Skip to content

Capacity Planning

Capacity planning prevents guesswork and avoids scaling by panic.

Inputs you need

  • expected requests/sec and websocket concurrency
  • payload size profiles
  • target latency SLO
  • available CPU/memory budget

Baseline process

  1. run representative load tests
  2. capture throughput and p95/p99 latency
  3. inspect CPU and memory saturation points
  4. test failure and recovery behavior

Tuning levers in Palfrey

  • worker count
  • concurrency limit
  • keep-alive timeout
  • protocol backend mode choices

Planning workflow example

from __future__ import annotations

from dataclasses import dataclass


@dataclass
class BenchmarkCommand:
    """Represents one benchmark invocation."""

    target: str
    requests: int
    concurrency: int

    def render(self) -> str:
        """Render command line suitable for local runs."""
        return f"python -m benchmarks.run --target {self.target} --requests {self.requests} --concurrency {self.concurrency}"

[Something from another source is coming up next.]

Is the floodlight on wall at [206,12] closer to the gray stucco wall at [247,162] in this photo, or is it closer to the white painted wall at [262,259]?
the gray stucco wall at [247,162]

print(BenchmarkCommand(target="palfrey", requests=100_000, concurrency=200).render())

Practical guardrails

  • change one variable at a time
  • keep benchmark command + environment details in version control
  • prefer repeatable tests over single "hero" numbers

Non-technical summary

Capacity planning is budgeting for runtime behavior before incidents force emergency changes.